Nowadays electricity is an indispensable part of life today, it provides us with lighting, climate control, entertainment and much more. It’s hard to imagine life without electricity. When it comes to electrical power, energy is usually converted from other forms into electricity, powering the systems and devices that we often take for granted.
Converting energy from one form to another is a way to understand the difference between electric motors and generators, an electric motor will convert electricity into mechanical energy and provide a power source for machinery. When it comes to generators, they do the opposite of this and change the mechanical energy into electricity.
Even though there’s a significant difference in the functions, electric generators and electric motors are similar when it comes to their underlying mechanisms and fundamental structure, they both rely on an important law of physics, Faraday’s Law of Electromagnetic Induction.
The Relationship Between Electricity and Magnetism
It is well known that electricity and magnetism are two manifestations of a single fundamental force called electromagnetism, which is central to the universe as we know it. The electromagnetic force is said to have existed in its current form since the big bang.

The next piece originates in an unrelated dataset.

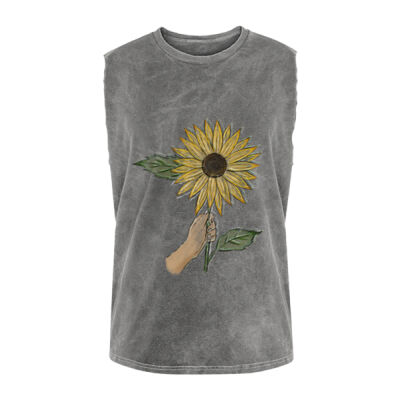 PLAYERA SIN MANGAS 150 GRS Miniatura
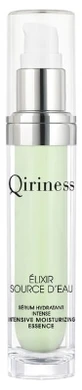 Qiriness Source of Water Elixir – intensywnie nawilżające serum 30 ml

Converting Energy into Electric Energy
According to Faraday’s Law of Induction, whenever there is a change in the magnetic field across a conductor, like a wire coil, electrons will move perpendicular to that magnetic field, this will generate electromotive force, which then creates a flow of electrons. This is what’s used to create electricity in a electric generator.
To produce this magnetic flux, the magnets and the conductor are moved relatively close to one another, the wires will wind up into tight coils, increasing the number of wires and resulting in electromotive forces. By continuously rotating the coil or magnet, whilst keeping the other in place, it will give a continual flux variation. The rotating component is referred to as a ‘rotor’, whilst the stationary component is called a ‘stator’.
Electric generators come under two categories, ‘dynamos’ and ‘alternators’, dynamos direct current and alternators generate alternating currents.
The dynamo was the first form of electric generators that were useful for industrial applications, electric dynamo uses rotating coils of wire and magnetic fields to convert mechanical energy into direct currents. Originally dynamos are used for electric power generation and use steam as a source to generate the required mechanical energy.
Today, electric dynamos use outside of a few low power applications, alternators are more widespread for electricity generators. These types of generators convert mechanical energy into alternative currents. A rotating magnet serves as the rotor, turning within a set of conductor coils on an iron core which becomes a stator. As magnetic fields rotate, they generate an AC voltage in the stator. The magnetic field can be created by permanent magnets or by a field coil electromagnet.
Automobile’s alternator, as well as a central power station, provides electricity to a grid and becomes an electric generator.
From electrical energy to mechanical energy
An electric motor does the opposite of an electric generator, they turn mechanical energy into electricity and an electric motor takes electricity then converts it into mechanical energy. Electric motors can be found in a diverse range of applications, from industrial manufacturing machinery to everyday appliances, the rotor will turn a shaft to create mechanical power. Stators are made from coil windings or permanent magnets with a core of thin sheets which are layered. These are known as laminations and create less energy loss than a solid core. There’s a small air gap between a rotor and a stator, which will increase the magnet current.
Electric motors can be piezoelectric, electrostatic or magnetic, the majority of modern motors use magnets and some are designed to run on DC whilst others run on AC. You’ll find electric motors of all sizes in an impressively wide range of applications. This includes anything from small motors in watches, to electric motors that power manufacturing machinery, this technology is robust yet elegant and central to our modern life.
How this made significant changes
As mentioned, although electric motors and generators perform opposite functions, they rely on the same underlying physical principle, Faraday’s Law of Induction. During the early nineteenth century, Michael Faraday’s contributions to the study of electricity and magnetism were unparalleled. Despite having a formal education and despite the fact that the empirical study of physical phenomena was a new field of study, Faraday is one of the most influential scientists in history.
Faraday’s monumental discovery includes the magnetic fields interaction with electric currents which create an electromotive force. This has opened the door to modern electric technology that we take for granted. Faraday’s law of induction is the principle behind transformers, electric motors, generators, inductors and solenoids. Without this knowledge, we would not be able to develop reliable equipment for generating electricity to the grid. We wouldn’t have electric motors to power other machinery and the electrodynamics developed by Faraday and Maxwell were also a major catalyst for Albert Einstein’s theory of Special Relativity.
Electric motors and electric generators, regarding their functions are quite distinct from one another, however, they are similar in other ways. Both rely on the same underlying physical principle and understanding these is instrumental in the development of the most commonplace modern technology.